Reproduce the lines of the listing verbatim, taking the stretch from the line containing "Measure the distance" through the end of the listing, with both ends included.

►

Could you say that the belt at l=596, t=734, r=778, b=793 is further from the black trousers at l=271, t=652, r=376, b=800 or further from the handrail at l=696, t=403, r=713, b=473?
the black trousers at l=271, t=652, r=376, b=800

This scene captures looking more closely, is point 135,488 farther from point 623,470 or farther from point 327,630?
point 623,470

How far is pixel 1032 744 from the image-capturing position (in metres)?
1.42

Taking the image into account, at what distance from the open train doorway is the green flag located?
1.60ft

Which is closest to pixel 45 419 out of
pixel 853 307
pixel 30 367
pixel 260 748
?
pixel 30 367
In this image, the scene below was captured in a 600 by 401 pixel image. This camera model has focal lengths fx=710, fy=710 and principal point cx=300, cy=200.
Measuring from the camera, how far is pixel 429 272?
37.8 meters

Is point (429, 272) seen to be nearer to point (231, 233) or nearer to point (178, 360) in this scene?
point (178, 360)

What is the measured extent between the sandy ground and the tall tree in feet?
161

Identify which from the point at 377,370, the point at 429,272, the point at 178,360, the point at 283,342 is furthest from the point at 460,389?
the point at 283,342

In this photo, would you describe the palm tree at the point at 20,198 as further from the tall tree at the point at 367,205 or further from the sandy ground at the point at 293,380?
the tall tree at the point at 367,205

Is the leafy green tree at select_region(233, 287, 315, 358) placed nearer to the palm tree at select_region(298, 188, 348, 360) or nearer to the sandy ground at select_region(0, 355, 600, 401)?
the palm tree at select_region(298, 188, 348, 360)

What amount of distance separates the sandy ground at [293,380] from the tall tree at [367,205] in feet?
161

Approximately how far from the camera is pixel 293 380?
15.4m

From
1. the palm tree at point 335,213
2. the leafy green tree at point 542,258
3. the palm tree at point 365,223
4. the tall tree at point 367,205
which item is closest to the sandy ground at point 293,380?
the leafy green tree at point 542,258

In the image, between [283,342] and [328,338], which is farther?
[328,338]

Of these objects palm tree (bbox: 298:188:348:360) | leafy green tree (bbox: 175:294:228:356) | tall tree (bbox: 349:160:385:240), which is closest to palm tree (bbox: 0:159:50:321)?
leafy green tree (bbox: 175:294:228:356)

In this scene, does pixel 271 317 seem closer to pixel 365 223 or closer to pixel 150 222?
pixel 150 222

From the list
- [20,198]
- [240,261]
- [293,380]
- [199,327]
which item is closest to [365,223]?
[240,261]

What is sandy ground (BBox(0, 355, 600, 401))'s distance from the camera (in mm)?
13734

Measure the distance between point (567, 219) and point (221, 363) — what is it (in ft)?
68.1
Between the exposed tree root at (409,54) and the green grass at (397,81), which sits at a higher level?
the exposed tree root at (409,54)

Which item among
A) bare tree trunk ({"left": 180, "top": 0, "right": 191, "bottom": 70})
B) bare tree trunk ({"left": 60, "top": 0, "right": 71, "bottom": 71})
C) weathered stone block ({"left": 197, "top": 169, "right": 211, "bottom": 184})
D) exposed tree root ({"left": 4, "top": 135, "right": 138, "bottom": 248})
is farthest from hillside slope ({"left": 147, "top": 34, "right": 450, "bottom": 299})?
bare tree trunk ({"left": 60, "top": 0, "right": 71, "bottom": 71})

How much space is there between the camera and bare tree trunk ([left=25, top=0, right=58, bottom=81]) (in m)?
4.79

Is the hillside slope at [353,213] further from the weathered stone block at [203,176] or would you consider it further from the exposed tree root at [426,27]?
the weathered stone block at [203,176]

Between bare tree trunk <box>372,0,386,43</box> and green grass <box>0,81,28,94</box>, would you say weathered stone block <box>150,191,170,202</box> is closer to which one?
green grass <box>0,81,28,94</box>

◄

The reply:
Measure the distance between point (567, 219) and point (221, 363) — what is it (in ft)?
68.1
Between the exposed tree root at (409,54) and the green grass at (397,81), which sits at a higher level?
the exposed tree root at (409,54)

Which item among
A) bare tree trunk ({"left": 180, "top": 0, "right": 191, "bottom": 70})
B) bare tree trunk ({"left": 60, "top": 0, "right": 71, "bottom": 71})
C) weathered stone block ({"left": 197, "top": 169, "right": 211, "bottom": 184})
D) exposed tree root ({"left": 4, "top": 135, "right": 138, "bottom": 248})
is farthest from hillside slope ({"left": 147, "top": 34, "right": 450, "bottom": 299})?
bare tree trunk ({"left": 60, "top": 0, "right": 71, "bottom": 71})

How much space is there between the camera and bare tree trunk ([left=25, top=0, right=58, bottom=81]) (in m)?
4.79

Is the hillside slope at [353,213] further from the weathered stone block at [203,176] or would you consider it further from the exposed tree root at [426,27]?
the weathered stone block at [203,176]

Between bare tree trunk <box>372,0,386,43</box> and green grass <box>0,81,28,94</box>, would you say weathered stone block <box>150,191,170,202</box> is closer to which one?
green grass <box>0,81,28,94</box>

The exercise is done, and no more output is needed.